Start of RECORDS TO PROCESS

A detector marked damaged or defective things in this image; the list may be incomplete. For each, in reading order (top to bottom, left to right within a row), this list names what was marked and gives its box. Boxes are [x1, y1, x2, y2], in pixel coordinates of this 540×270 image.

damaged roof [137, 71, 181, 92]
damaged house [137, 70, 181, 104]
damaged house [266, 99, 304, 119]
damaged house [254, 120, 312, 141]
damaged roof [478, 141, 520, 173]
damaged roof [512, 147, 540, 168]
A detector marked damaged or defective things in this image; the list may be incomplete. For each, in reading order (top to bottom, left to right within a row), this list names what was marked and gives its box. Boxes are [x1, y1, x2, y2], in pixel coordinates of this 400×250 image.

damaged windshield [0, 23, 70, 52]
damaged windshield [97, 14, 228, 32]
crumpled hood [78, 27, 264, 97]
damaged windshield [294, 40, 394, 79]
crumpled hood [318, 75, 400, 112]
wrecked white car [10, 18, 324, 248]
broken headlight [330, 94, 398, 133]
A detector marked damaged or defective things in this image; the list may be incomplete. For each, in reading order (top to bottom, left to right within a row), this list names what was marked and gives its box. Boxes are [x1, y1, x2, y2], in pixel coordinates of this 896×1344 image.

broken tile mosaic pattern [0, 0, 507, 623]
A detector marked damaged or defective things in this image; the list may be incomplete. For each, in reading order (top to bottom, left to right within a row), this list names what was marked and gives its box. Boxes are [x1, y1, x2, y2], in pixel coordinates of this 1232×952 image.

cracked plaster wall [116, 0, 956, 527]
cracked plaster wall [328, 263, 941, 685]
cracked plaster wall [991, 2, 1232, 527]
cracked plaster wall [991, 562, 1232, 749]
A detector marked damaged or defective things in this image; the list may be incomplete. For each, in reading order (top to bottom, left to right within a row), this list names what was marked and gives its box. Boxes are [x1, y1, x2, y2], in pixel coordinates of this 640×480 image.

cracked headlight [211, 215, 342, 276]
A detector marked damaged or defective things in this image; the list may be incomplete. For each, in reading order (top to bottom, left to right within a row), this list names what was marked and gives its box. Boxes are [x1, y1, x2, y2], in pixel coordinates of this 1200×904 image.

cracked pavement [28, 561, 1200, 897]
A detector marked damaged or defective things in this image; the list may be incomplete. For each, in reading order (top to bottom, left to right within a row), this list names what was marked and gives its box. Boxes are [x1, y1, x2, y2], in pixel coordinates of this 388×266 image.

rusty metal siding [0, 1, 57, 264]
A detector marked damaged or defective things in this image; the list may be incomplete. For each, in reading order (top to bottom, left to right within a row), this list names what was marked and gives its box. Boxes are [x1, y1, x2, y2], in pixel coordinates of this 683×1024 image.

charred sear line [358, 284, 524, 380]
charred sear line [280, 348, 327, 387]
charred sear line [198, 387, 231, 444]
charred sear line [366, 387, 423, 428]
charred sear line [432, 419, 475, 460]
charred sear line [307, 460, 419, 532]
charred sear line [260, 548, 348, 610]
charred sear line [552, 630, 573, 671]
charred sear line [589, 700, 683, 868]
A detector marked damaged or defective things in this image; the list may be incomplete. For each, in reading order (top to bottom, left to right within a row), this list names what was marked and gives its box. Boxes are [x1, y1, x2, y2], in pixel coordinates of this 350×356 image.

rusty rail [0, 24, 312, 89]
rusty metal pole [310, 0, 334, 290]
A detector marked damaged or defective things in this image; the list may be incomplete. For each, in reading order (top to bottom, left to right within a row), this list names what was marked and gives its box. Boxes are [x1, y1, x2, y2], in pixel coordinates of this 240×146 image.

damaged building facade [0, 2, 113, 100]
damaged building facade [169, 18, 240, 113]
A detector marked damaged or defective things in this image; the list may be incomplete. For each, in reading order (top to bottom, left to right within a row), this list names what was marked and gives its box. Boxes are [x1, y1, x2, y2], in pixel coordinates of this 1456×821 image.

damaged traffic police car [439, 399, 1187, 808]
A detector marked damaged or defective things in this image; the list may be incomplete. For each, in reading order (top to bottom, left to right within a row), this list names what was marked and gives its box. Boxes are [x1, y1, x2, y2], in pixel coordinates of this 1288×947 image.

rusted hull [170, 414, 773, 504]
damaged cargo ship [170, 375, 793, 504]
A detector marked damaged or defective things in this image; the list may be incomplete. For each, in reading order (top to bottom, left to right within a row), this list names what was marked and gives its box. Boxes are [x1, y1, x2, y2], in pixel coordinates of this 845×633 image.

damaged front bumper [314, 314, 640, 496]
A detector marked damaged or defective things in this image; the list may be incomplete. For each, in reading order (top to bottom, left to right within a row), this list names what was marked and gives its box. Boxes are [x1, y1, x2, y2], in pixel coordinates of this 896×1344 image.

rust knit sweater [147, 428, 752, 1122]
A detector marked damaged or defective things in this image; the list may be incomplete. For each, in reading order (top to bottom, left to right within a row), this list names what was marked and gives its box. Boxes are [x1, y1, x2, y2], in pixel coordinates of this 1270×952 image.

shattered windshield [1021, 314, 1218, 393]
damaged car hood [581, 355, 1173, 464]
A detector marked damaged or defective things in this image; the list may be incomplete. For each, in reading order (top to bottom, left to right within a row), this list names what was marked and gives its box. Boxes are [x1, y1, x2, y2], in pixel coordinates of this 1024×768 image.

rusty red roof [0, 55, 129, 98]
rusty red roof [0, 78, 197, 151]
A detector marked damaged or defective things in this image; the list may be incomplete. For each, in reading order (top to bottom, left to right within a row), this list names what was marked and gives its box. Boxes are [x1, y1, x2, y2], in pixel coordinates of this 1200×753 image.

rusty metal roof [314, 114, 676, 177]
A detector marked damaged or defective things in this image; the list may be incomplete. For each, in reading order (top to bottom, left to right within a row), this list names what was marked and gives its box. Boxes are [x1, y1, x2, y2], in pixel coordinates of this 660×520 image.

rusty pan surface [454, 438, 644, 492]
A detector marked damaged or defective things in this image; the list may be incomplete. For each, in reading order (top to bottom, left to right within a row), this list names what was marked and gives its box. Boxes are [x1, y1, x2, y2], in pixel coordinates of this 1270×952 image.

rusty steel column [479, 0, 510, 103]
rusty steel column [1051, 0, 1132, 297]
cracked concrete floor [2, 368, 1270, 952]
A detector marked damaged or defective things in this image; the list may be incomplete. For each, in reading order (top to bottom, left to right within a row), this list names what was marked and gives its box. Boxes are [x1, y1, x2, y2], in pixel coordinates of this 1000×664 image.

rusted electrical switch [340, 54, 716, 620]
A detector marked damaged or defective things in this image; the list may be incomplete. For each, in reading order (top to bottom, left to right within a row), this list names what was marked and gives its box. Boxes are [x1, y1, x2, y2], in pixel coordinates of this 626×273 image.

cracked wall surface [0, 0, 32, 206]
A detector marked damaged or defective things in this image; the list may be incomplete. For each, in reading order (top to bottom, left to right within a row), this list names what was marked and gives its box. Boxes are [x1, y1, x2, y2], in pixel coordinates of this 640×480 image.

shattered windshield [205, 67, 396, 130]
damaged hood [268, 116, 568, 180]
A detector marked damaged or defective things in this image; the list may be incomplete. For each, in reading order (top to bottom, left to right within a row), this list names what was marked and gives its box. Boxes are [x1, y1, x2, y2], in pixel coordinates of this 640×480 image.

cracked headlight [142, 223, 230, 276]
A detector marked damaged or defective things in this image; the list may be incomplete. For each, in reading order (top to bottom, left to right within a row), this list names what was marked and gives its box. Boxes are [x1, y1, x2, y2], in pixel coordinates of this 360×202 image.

End of RECORDS TO PROCESS

WHAT TO PRODUCE:
Exactly reproduce every record.

ANSWER TO THIS PROBLEM:
A detector marked damaged or defective things in this image; the list may be incomplete. For each, in reading order (top to bottom, left to right within a row), this list names what was marked and gives its box. Boxes are [x1, y1, x2, y2], in pixel coordinates of this 540×270 image.

damaged roof [137, 71, 181, 92]
damaged house [137, 70, 181, 104]
damaged house [266, 99, 304, 119]
damaged house [254, 120, 312, 141]
damaged roof [478, 141, 520, 173]
damaged roof [512, 147, 540, 168]
A detector marked damaged or defective things in this image; the list may be incomplete. For each, in reading order (top to bottom, left to right within a row), this list names what was marked and gives its box. Boxes are [x1, y1, x2, y2], in pixel coordinates of this 400×250 image.

damaged windshield [0, 23, 70, 52]
damaged windshield [97, 14, 228, 32]
crumpled hood [78, 27, 264, 97]
damaged windshield [294, 40, 394, 79]
crumpled hood [318, 75, 400, 112]
wrecked white car [10, 18, 324, 248]
broken headlight [330, 94, 398, 133]
A detector marked damaged or defective things in this image; the list may be incomplete. For each, in reading order (top to bottom, left to right within a row), this list names what was marked and gives its box. Boxes are [x1, y1, x2, y2], in pixel coordinates of this 896×1344 image.

broken tile mosaic pattern [0, 0, 507, 623]
A detector marked damaged or defective things in this image; the list may be incomplete. For each, in reading order (top to bottom, left to right within a row), this list names what was marked and gives its box. Boxes are [x1, y1, x2, y2], in pixel coordinates of this 1232×952 image.

cracked plaster wall [116, 0, 956, 527]
cracked plaster wall [328, 263, 941, 685]
cracked plaster wall [991, 2, 1232, 527]
cracked plaster wall [991, 562, 1232, 749]
A detector marked damaged or defective things in this image; the list may be incomplete. For each, in reading order (top to bottom, left to right within a row), this list names what was marked and gives its box. Boxes are [x1, y1, x2, y2], in pixel coordinates of this 640×480 image.

cracked headlight [211, 215, 342, 276]
A detector marked damaged or defective things in this image; the list may be incomplete. For each, in reading order (top to bottom, left to right within a row), this list names what was marked and gives its box. Boxes are [x1, y1, x2, y2], in pixel coordinates of this 1200×904 image.

cracked pavement [28, 561, 1200, 897]
A detector marked damaged or defective things in this image; the list may be incomplete. For each, in reading order (top to bottom, left to right within a row), this list names what was marked and gives its box. Boxes are [x1, y1, x2, y2], in pixel coordinates of this 388×266 image.

rusty metal siding [0, 1, 57, 264]
A detector marked damaged or defective things in this image; the list may be incomplete. For each, in reading order (top to bottom, left to right within a row), this list names what was marked and gives its box. Boxes are [x1, y1, x2, y2], in pixel coordinates of this 683×1024 image.

charred sear line [358, 284, 524, 380]
charred sear line [280, 348, 327, 387]
charred sear line [198, 387, 231, 444]
charred sear line [366, 387, 423, 428]
charred sear line [432, 419, 475, 460]
charred sear line [307, 460, 419, 532]
charred sear line [260, 548, 348, 610]
charred sear line [552, 630, 573, 671]
charred sear line [589, 700, 683, 868]
A detector marked damaged or defective things in this image; the list may be incomplete. For each, in reading order (top to bottom, left to right within a row), this list names what was marked and gives its box. Boxes are [x1, y1, x2, y2], in pixel coordinates of this 350×356 image.

rusty rail [0, 24, 312, 89]
rusty metal pole [310, 0, 334, 290]
A detector marked damaged or defective things in this image; the list may be incomplete. For each, in reading order (top to bottom, left to right within a row), this list names what was marked and gives its box. Boxes are [x1, y1, x2, y2], in pixel coordinates of this 240×146 image.

damaged building facade [0, 2, 113, 100]
damaged building facade [169, 18, 240, 113]
A detector marked damaged or defective things in this image; the list may be incomplete. For each, in reading order (top to bottom, left to right within a row), this list names what was marked and gives its box. Boxes are [x1, y1, x2, y2], in pixel coordinates of this 1456×821 image.

damaged traffic police car [439, 399, 1187, 808]
A detector marked damaged or defective things in this image; the list may be incomplete. For each, in reading order (top to bottom, left to right within a row), this list names what was marked and gives its box. Boxes are [x1, y1, x2, y2], in pixel coordinates of this 1288×947 image.

rusted hull [170, 414, 773, 504]
damaged cargo ship [170, 375, 793, 504]
A detector marked damaged or defective things in this image; the list may be incomplete. For each, in reading order (top to bottom, left to right within a row), this list names what was marked and gives its box. Boxes are [x1, y1, x2, y2], in pixel coordinates of this 845×633 image.

damaged front bumper [314, 314, 640, 496]
A detector marked damaged or defective things in this image; the list may be incomplete. For each, in reading order (top to bottom, left to right within a row), this list names what was marked and gives its box. Boxes are [x1, y1, x2, y2], in pixel coordinates of this 896×1344 image.

rust knit sweater [147, 428, 752, 1122]
A detector marked damaged or defective things in this image; the list may be incomplete. For each, in reading order (top to bottom, left to right within a row), this list names what was marked and gives its box. Boxes are [x1, y1, x2, y2], in pixel coordinates of this 1270×952 image.

shattered windshield [1021, 314, 1218, 393]
damaged car hood [581, 355, 1173, 464]
A detector marked damaged or defective things in this image; the list may be incomplete. For each, in reading order (top to bottom, left to right within a row), this list names what was marked and gives its box. Boxes are [x1, y1, x2, y2], in pixel coordinates of this 1024×768 image.

rusty red roof [0, 55, 129, 98]
rusty red roof [0, 78, 197, 151]
A detector marked damaged or defective things in this image; the list may be incomplete. For each, in reading order (top to bottom, left to right within a row), this list names what was marked and gives its box. Boxes are [x1, y1, x2, y2], in pixel coordinates of this 1200×753 image.

rusty metal roof [314, 114, 676, 177]
A detector marked damaged or defective things in this image; the list may be incomplete. For each, in reading order (top to bottom, left to right within a row), this list names what was marked and gives its box. Boxes are [x1, y1, x2, y2], in pixel coordinates of this 660×520 image.

rusty pan surface [454, 438, 644, 492]
A detector marked damaged or defective things in this image; the list may be incomplete. For each, in reading order (top to bottom, left to right within a row), this list names what was marked and gives its box. Boxes are [x1, y1, x2, y2], in pixel coordinates of this 1270×952 image.

rusty steel column [479, 0, 510, 103]
rusty steel column [1051, 0, 1132, 297]
cracked concrete floor [2, 368, 1270, 952]
A detector marked damaged or defective things in this image; the list may be incomplete. For each, in reading order (top to bottom, left to right within a row), this list names what was marked and gives its box. Boxes are [x1, y1, x2, y2], in pixel coordinates of this 1000×664 image.

rusted electrical switch [340, 54, 716, 620]
A detector marked damaged or defective things in this image; the list may be incomplete. For each, in reading order (top to bottom, left to right within a row), this list names what was marked and gives its box. Boxes are [x1, y1, x2, y2], in pixel coordinates of this 626×273 image.

cracked wall surface [0, 0, 32, 206]
A detector marked damaged or defective things in this image; the list may be incomplete. For each, in reading order (top to bottom, left to right within a row), this list names what was marked and gives its box. Boxes are [x1, y1, x2, y2], in pixel coordinates of this 640×480 image.

shattered windshield [205, 67, 396, 130]
damaged hood [268, 116, 568, 180]
A detector marked damaged or defective things in this image; the list may be incomplete. For each, in reading order (top to bottom, left to right within a row), this list names what was marked and gives its box. Boxes are [x1, y1, x2, y2], in pixel coordinates of this 640×480 image.

cracked headlight [142, 223, 230, 276]
A detector marked damaged or defective things in this image; the list may be incomplete. For each, in reading order (top to bottom, left to right within a row), this list names what was marked and gives its box. Boxes are [x1, y1, x2, y2], in pixel coordinates of this 360×202 image.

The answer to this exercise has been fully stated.